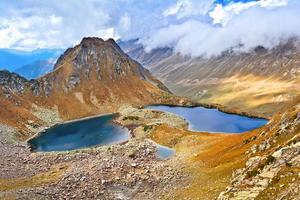 vue du col sur les deux lacs photo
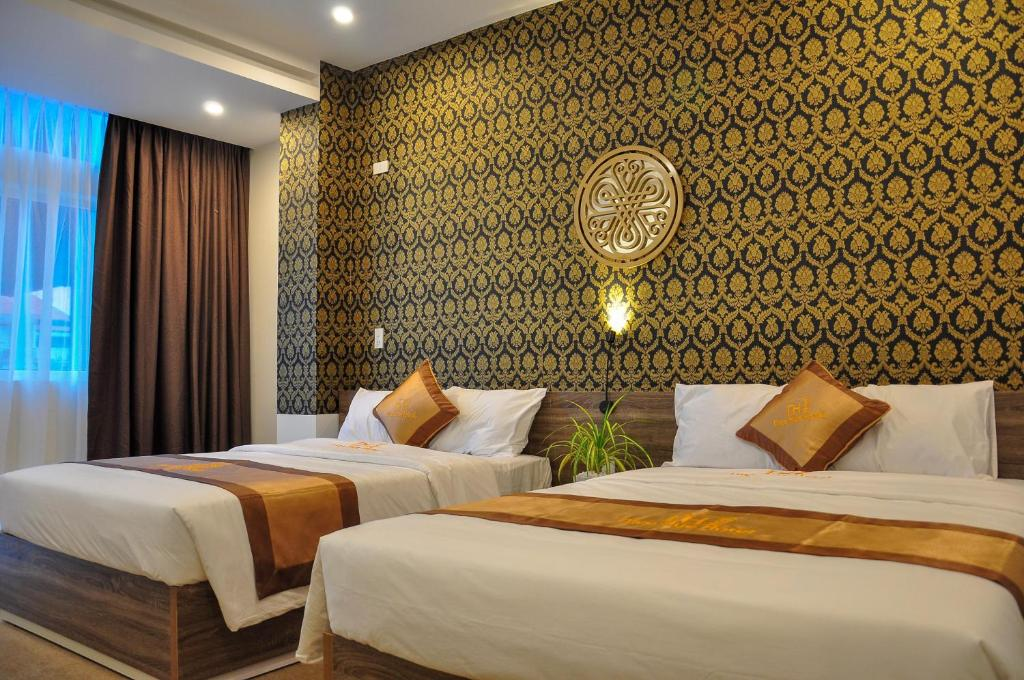 A bed or beds in a room at Nice Hue Hotel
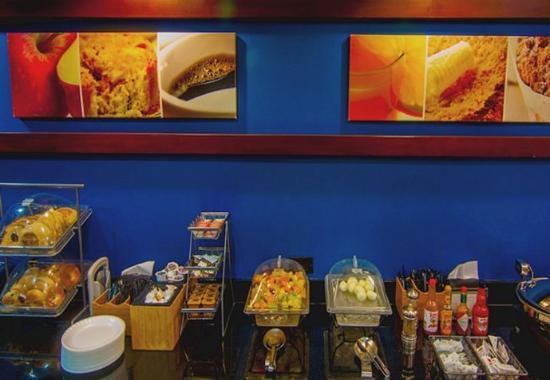 Tulare, Californië: Breakfast Buffet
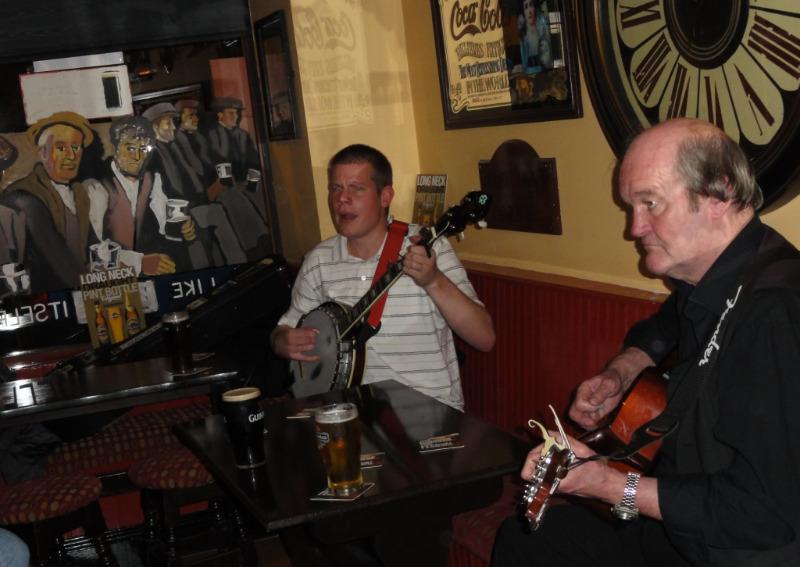 Våre venner Kewin og Robert på puben The Galway Shawl.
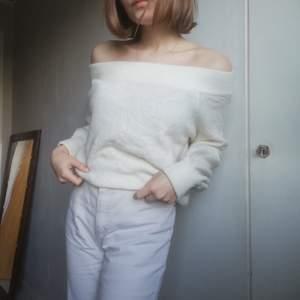 Stickad off the should er tröja från Hm! ❤️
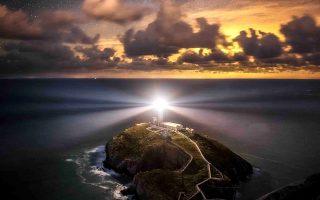 «Ο προστάτης» του Alyn Wallace από τη νότια Ουαλία, πρώτο βραβείο στην κατηγορία «Νυχτερινά τοπία» στον διαγωνισμό Landscape Photographer of the Year. © Alyn Wallace/Landscape Photographer of the Year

§ Task goal:
Pictures aside, print exactly the lines above starting with the one containing "A bed or beds in a room at Nice Hue Hotel" and going on through the one containing "Stickad off the should er tröja från Hm! ❤️".

§ Task solution:
 A bed or beds in a room at Nice Hue Hotel
 Tulare, Californië: Breakfast Buffet
 Våre venner Kewin og Robert på puben The Galway Shawl.
 Stickad off the should er tröja från Hm! ❤️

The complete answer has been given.